Of course, Rumsfeld's revisionist history is untrue. More pathetic still, he knows it is untrue.
For starters, it was Donald Rumsfeld himself who cancelled the 2005 U.S. special forces operation designed to "snatch and grab" Ayman Al Zawahiri and other senior Al Qaeda leaders. The story, following July 2006 revelations that the CIA had previously disbanded its Bin Laden unit, gives lie to one of the central tenets of the so-called Bush Doctrine: no safe havens for terrorists. As the New York Times reported in July 2007, Rumsfeld ran roughshod over then CIA Director Porter Goss, scuttling the mission at the last moment even as the U.S. forces were boarding planes for the assault:
But the mission was called off after Donald H. Rumsfeld, then the defense secretary, rejected an 11th-hour appeal by Porter J. Goss, then the director of the Central Intelligence Agency, officials said. Members of a Navy Seals unit in parachute gear had already boarded C-130 cargo planes in Afghanistan when the mission was canceled, said a former senior intelligence official involved in the planning.
Mr. Rumsfeld decided that the operation, which had ballooned from a small number of military personnel and C.I.A. operatives to several hundred, was cumbersome and put too many American lives at risk, the current and former officials said. He was also concerned that it could cause a rift with Pakistan, an often reluctant ally that has barred the American military from operating in its tribal areas, the officials said.
In contrast, candidate Barack Obama was crystal clear that he would unilaterally strike Al Qaeda targets in Pakistan with or without permission from Islamabad.

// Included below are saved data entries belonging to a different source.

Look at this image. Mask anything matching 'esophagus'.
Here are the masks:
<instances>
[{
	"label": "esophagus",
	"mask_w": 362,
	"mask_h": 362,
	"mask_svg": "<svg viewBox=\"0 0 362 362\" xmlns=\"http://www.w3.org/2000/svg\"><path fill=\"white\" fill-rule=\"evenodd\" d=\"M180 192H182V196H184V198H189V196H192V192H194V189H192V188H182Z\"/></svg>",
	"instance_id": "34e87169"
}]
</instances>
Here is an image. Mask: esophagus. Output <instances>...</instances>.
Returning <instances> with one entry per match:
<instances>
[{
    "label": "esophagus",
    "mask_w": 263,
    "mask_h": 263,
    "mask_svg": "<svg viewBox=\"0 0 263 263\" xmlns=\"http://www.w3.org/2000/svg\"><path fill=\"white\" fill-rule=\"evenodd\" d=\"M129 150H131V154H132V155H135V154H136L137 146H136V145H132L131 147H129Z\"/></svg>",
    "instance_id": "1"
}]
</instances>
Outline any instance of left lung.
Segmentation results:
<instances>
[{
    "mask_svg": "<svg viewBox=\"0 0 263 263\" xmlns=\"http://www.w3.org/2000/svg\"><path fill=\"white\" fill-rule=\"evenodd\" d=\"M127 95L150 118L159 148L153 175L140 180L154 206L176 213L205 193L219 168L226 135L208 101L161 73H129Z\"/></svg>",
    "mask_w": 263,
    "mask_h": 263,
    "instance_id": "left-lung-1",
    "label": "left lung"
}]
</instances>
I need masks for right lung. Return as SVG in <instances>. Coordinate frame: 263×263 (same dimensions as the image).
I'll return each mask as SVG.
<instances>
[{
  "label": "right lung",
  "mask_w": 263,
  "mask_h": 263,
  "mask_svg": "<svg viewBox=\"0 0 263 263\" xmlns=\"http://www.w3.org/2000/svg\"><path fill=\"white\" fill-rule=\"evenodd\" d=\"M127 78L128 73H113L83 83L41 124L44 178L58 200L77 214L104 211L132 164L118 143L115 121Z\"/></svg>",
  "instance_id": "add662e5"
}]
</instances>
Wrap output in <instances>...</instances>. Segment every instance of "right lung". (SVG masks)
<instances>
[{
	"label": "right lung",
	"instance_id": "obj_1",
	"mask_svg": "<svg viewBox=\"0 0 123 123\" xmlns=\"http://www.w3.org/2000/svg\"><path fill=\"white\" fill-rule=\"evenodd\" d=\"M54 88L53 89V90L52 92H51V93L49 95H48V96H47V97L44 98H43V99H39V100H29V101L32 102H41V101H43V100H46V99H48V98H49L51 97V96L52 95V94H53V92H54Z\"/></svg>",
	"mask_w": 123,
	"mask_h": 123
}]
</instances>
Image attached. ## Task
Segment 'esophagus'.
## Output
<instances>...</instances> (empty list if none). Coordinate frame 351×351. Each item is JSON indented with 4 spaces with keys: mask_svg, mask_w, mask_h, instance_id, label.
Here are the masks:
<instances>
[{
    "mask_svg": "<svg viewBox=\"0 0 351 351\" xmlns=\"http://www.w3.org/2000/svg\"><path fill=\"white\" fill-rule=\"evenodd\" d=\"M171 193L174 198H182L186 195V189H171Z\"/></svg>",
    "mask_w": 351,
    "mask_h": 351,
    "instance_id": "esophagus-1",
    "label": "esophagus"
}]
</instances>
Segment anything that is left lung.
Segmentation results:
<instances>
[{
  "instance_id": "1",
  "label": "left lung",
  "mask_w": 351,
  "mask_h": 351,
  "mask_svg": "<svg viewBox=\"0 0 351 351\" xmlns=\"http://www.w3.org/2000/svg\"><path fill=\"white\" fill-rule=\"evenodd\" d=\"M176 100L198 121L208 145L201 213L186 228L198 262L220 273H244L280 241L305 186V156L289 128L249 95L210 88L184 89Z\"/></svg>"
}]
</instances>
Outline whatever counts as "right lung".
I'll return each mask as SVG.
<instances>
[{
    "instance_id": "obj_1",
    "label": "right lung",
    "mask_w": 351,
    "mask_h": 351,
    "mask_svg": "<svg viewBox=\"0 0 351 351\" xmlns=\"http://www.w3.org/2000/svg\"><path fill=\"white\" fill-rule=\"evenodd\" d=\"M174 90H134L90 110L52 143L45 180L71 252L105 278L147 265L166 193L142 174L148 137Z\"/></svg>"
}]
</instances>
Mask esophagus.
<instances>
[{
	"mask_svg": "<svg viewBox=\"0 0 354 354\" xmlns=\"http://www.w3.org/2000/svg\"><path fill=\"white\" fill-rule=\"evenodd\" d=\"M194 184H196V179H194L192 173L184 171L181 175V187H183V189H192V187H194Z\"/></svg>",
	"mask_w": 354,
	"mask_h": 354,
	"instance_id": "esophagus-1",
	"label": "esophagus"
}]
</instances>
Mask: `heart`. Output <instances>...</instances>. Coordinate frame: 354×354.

In August 2007, as you'll recall, Senator Obama received a hellstorm of criticism for his statements regarding attacking Al Qaeda bases in Pakistan. As part of a broad - and forceful - foreign policy speech on August 1, Obama rightly took the Bush administration to task for the failure of its "no safe havens" doctrine in Pakistan. Regarding the Al Qaeda sanctuary safely nestled along the Afghan border, Obama declared:
"If we have actionable intelligence about high-value terrorist targets and President Musharraf won't act, we will."
And while Republican presidential candidate John McCain in February 2008 blasted Obama's advocacy of unilateral American attacks against Al Qaeda targets in Pakistan, by the beginning of that year the Bush administration itself was already carrying them out.